Широклаг в моей судьбе
Широклаг в моей судьбе
Онджинова С. Н. Широклаг в моей судьбе // Широкстрой: Широклаг : Сб. воспоминаний воинов-калмыков, участников строительства Широковской ГЭС / сост. и вступ. ст. Р. В. Неяченко ; отв. ред. Ю. О. Оглаев ; ред. С. А. Гладкова ; предисл. М. П. Иванова. - Элиста : Джангар, 1994. - С. 98-101 : портр. - (Книга памяти ссылки калмыцкого народа ; т. 3, кн. 2).
В 1943 г. я экстренно закончила 10 классов в Башанте, по истории даже экзамен не сдавала, т. подала заявление в военкомат с просьбой направить на фронт. 12-13 июля меня и двух девушек, Лыскакову и Колпакову, вызвали в райвоенкомат и сказали, что направляют на фронт. Мы выехали в Сальск, а из Сальска поездом — в Бекетовку, расположенную недалеко от Сталинграда, где стоял 24-й отдельный дивизион аэростатного заграждения. Там проучились три месяца, изучали самолеты, аэростаты— все, что относилось к противовоздушной обороне. Оттуда направили нас к Белому морю. Мы охраняли небо я корабли, идущие по морю.
С начала 1944 г. я перестала получать письма из дома. Естественно, это меня беспокоило. Некоторую ясность внесло письмо, которое получила одна девушка из Сталинграда. В письме ее родители сообщали, что всех калмыков в декабре 1943г. выслали в Сибирь. Я пошла в штаб и спросила, почему все девушки получают письма, а я нет. Мне сказали, чтобы я дала сведения о родственниках и пообещали через три дня ответить. И действительно, адрес моих. родителей нашли. Они были высланы в Омскую область, Кормиловский район. Я отправила письмо по этому адресу. А в середине февраля получила от родных письмо, в котором они просили меня пока не писать им, т. к. их из Омской области собирались переселять на Север, Трое из нашей семьи были на фронте — я и двое братьев. Мама оставалась со старшей сестрой. Маме было 45, а сестре — 20 лет.

**ЗАДАНИЕ 1**
Выведите без изменений фрагмент текста, начиная со слов «С начала 1944» и заканчивая словами «сестре — 20 лет.».
**ЗАДАНИЕ 2**
Определите, соответствуют ли тексту утверждения: (a) в Бекетовке автор проучилась три месяца; (b) родителей автора выслали в Новосибирскую область; (c) из всей семьи на фронте была только автор. На каждое ответьте «да» или «нет» и приведите решающие слова текста в точной цитате.
**ЗАДАНИЕ 3**
Куда, согласно тексту, автор и две девушки выехали сначала после вызова в райвоенкомат?
Для ответов пользуйтесь только этим текстом.

**Записи данных**
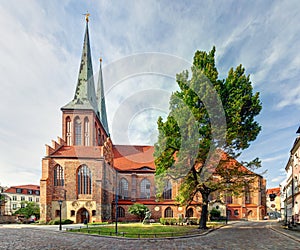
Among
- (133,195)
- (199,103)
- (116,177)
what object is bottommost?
(133,195)

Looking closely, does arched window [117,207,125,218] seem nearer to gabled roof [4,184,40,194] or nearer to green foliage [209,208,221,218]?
green foliage [209,208,221,218]

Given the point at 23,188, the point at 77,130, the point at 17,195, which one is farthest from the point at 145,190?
the point at 23,188

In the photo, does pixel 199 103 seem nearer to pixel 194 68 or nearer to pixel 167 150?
pixel 194 68

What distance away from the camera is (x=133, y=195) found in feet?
160

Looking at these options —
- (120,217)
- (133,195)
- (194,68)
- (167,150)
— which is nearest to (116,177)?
(133,195)

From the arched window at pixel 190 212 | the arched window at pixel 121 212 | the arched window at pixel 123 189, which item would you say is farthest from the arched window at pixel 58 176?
the arched window at pixel 190 212

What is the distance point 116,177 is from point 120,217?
26.8 ft

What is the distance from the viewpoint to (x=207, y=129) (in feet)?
75.5

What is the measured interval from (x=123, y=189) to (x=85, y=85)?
21631mm

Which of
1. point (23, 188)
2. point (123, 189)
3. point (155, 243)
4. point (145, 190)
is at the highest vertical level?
point (155, 243)

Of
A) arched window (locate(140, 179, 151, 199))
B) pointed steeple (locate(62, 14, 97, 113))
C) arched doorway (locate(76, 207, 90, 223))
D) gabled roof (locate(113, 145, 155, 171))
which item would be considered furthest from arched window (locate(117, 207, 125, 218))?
pointed steeple (locate(62, 14, 97, 113))

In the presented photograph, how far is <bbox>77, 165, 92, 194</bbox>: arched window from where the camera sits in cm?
3812

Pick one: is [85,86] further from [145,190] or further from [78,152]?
[145,190]

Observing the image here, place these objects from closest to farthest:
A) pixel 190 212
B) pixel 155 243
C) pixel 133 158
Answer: pixel 155 243 < pixel 190 212 < pixel 133 158
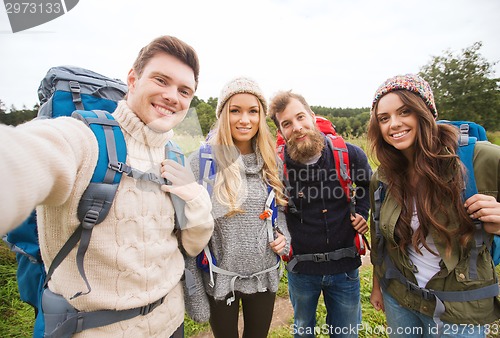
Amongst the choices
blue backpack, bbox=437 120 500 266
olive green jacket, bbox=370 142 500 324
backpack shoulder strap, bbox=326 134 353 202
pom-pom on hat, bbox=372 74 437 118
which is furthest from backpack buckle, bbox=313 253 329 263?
pom-pom on hat, bbox=372 74 437 118

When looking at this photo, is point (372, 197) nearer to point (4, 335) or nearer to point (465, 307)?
point (465, 307)

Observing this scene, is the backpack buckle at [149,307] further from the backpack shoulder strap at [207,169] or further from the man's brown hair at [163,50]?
the man's brown hair at [163,50]

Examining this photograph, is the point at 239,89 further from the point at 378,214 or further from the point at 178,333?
the point at 178,333

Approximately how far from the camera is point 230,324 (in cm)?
214

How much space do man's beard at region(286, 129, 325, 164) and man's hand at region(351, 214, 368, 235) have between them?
76cm

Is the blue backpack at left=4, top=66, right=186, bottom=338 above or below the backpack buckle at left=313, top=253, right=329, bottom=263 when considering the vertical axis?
above

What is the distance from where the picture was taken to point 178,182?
4.86 feet

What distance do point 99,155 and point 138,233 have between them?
0.45 meters

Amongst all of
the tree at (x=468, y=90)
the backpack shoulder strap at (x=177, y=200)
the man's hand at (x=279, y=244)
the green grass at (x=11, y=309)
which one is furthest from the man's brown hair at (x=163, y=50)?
the tree at (x=468, y=90)

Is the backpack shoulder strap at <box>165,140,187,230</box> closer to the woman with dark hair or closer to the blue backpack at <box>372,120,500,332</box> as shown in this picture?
the woman with dark hair

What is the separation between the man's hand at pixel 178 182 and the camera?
56.6 inches

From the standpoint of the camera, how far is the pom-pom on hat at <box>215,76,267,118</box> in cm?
222

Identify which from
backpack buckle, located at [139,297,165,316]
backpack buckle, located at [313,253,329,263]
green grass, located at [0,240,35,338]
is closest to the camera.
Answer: backpack buckle, located at [139,297,165,316]

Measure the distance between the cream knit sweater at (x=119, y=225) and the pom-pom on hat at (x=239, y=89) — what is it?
0.90 m
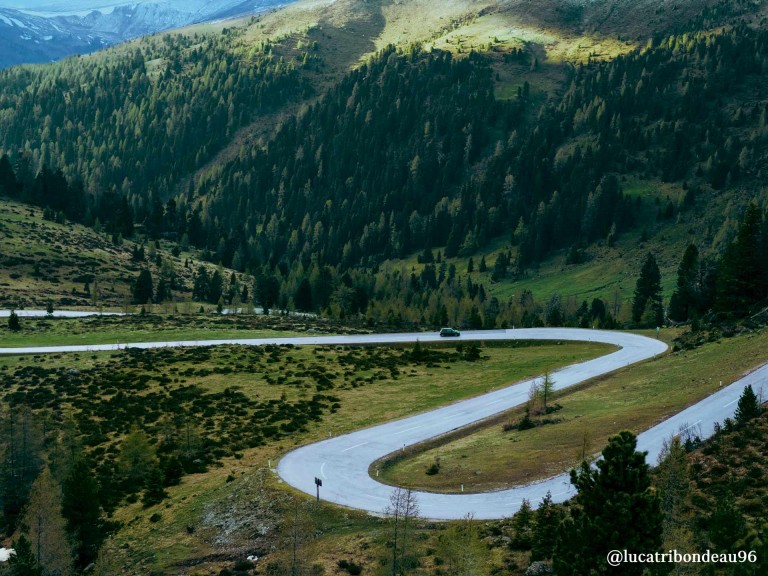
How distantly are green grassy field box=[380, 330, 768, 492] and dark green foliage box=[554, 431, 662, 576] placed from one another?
12.4 meters

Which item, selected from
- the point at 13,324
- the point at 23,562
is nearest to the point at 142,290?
the point at 13,324

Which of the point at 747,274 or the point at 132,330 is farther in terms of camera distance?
the point at 132,330

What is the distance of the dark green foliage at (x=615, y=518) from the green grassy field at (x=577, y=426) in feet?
40.8

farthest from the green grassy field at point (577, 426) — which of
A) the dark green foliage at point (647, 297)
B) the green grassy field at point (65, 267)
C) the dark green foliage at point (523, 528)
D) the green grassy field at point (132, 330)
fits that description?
the green grassy field at point (65, 267)

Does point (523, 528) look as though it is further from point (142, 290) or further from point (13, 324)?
point (142, 290)

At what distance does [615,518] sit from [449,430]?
35.7m

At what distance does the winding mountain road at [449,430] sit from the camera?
43075 mm

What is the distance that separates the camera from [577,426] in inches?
2211

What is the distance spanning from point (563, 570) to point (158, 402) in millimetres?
59787

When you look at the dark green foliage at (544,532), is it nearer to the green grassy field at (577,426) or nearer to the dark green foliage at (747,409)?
the green grassy field at (577,426)

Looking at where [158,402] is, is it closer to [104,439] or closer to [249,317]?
[104,439]

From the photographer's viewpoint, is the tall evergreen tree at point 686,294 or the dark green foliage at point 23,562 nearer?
the dark green foliage at point 23,562

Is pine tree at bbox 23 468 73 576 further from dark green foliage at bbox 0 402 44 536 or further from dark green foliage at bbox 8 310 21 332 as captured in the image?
dark green foliage at bbox 8 310 21 332

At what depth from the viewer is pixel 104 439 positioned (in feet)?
222
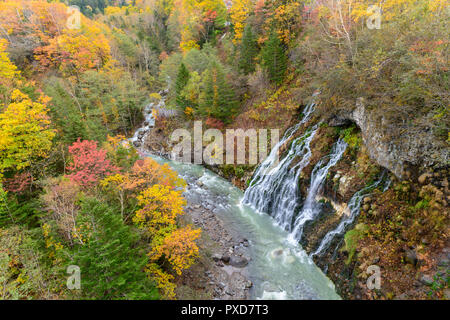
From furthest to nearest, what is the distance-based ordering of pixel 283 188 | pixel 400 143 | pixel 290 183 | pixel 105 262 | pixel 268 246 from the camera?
pixel 283 188, pixel 290 183, pixel 268 246, pixel 400 143, pixel 105 262

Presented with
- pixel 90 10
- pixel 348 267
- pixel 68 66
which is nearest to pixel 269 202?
pixel 348 267

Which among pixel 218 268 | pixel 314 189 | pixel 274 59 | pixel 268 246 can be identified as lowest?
pixel 218 268

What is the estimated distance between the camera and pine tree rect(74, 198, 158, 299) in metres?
8.45

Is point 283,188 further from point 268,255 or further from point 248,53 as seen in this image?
point 248,53

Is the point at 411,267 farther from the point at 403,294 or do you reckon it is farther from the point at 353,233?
the point at 353,233

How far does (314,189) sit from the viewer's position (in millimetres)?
15953

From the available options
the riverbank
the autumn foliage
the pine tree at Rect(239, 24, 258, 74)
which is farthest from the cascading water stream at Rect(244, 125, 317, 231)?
the pine tree at Rect(239, 24, 258, 74)

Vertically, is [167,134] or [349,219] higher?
[167,134]

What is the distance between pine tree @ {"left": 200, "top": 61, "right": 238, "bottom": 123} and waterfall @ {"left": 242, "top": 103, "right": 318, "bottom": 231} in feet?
30.2

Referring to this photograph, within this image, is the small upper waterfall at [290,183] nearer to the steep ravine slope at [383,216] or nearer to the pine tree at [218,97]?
the steep ravine slope at [383,216]

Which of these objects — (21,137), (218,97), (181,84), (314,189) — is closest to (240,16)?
(181,84)

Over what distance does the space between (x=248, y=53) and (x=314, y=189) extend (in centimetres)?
2232

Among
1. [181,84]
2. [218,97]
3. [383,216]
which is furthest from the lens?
[181,84]

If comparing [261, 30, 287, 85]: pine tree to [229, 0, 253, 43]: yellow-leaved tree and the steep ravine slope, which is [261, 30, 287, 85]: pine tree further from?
the steep ravine slope
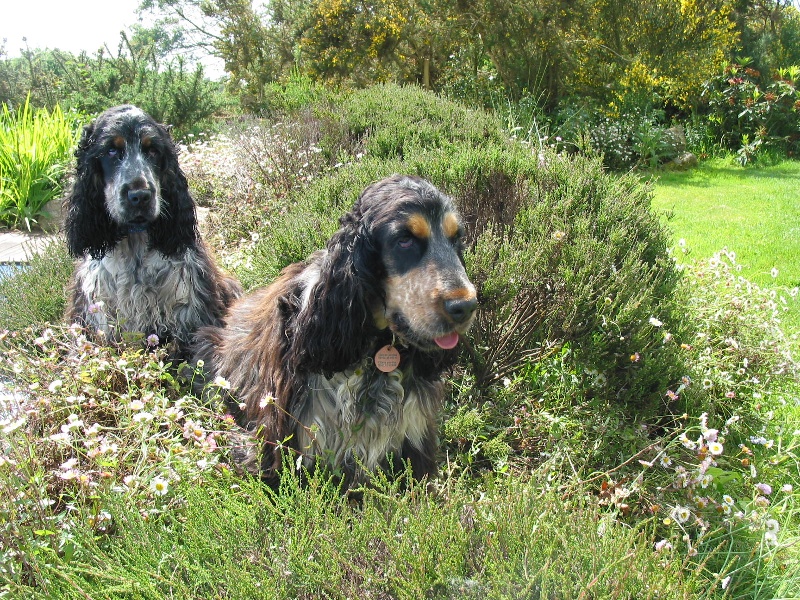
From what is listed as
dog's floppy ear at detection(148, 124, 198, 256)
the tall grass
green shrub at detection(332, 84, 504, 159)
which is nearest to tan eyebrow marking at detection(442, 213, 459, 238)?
dog's floppy ear at detection(148, 124, 198, 256)

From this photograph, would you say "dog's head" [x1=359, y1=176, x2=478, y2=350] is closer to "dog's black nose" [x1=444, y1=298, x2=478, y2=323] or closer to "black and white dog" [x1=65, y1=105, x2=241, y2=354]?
"dog's black nose" [x1=444, y1=298, x2=478, y2=323]

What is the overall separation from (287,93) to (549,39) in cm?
478

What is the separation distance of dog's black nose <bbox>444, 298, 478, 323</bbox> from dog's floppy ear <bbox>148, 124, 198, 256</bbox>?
92.1 inches

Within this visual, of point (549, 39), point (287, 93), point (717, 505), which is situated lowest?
point (717, 505)

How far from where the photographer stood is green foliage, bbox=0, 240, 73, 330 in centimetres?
432

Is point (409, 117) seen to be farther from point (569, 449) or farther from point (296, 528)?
point (296, 528)

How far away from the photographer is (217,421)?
282cm

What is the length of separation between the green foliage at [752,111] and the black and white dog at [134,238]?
11.2 meters

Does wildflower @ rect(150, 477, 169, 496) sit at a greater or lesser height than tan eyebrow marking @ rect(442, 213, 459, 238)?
lesser

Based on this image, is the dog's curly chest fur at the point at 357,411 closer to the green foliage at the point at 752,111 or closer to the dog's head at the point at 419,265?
the dog's head at the point at 419,265

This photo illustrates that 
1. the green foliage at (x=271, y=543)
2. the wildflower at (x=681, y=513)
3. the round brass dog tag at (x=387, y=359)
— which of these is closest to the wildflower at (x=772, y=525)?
the wildflower at (x=681, y=513)

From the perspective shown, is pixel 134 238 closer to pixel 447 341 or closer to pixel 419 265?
pixel 419 265

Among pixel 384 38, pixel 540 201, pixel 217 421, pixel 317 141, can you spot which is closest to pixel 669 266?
pixel 540 201

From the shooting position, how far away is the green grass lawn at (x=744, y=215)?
6613 mm
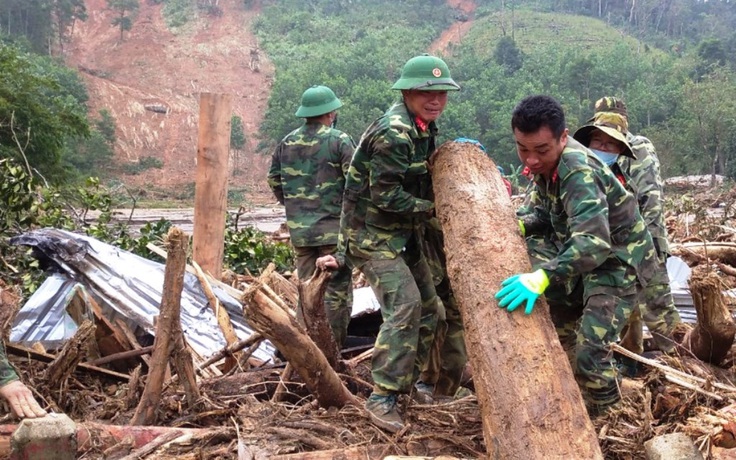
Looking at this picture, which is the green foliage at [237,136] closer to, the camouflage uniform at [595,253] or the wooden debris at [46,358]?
the wooden debris at [46,358]

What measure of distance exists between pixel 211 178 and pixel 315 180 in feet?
4.25

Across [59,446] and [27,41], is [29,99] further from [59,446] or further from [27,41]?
[27,41]

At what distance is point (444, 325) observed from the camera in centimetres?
436

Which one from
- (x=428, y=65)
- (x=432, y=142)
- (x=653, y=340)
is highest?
(x=428, y=65)

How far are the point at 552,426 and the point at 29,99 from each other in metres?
11.5

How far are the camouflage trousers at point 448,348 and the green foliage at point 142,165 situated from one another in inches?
1708

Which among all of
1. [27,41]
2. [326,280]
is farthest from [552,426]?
[27,41]

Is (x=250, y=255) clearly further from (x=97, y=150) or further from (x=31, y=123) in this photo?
(x=97, y=150)

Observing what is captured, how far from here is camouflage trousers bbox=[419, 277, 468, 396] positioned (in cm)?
433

**ОТВЕТ 1**
С начала 1944 г. я перестала получать письма из дома. Естественно, это меня беспокоило. Некоторую ясность внесло письмо, которое получила одна девушка из Сталинграда. В письме ее родители сообщали, что всех калмыков в декабре 1943г. выслали в Сибирь. Я пошла в штаб и спросила, почему все девушки получают письма, а я нет. Мне сказали, чтобы я дала сведения о родственниках и пообещали через три дня ответить. И действительно, адрес моих. родителей нашли. Они были высланы в Омскую область, Кормиловский район. Я отправила письмо по этому адресу. А в середине февраля получила от родных письмо, в котором они просили меня пока не писать им, т. к. их из Омской области собирались переселять на Север, Трое из нашей семьи были на фронте — я и двое братьев. Мама оставалась со старшей сестрой. Маме было 45, а сестре — 20 лет.

**ОТВЕТ 2**
(a) Да: «Там проучились три месяца».
(b) Нет: «Они были высланы в Омскую область, Кормиловский район».
(c) Нет: «Трое из нашей семьи были на фронте — я и двое братьев».

**ОТВЕТ 3**
В Сальск.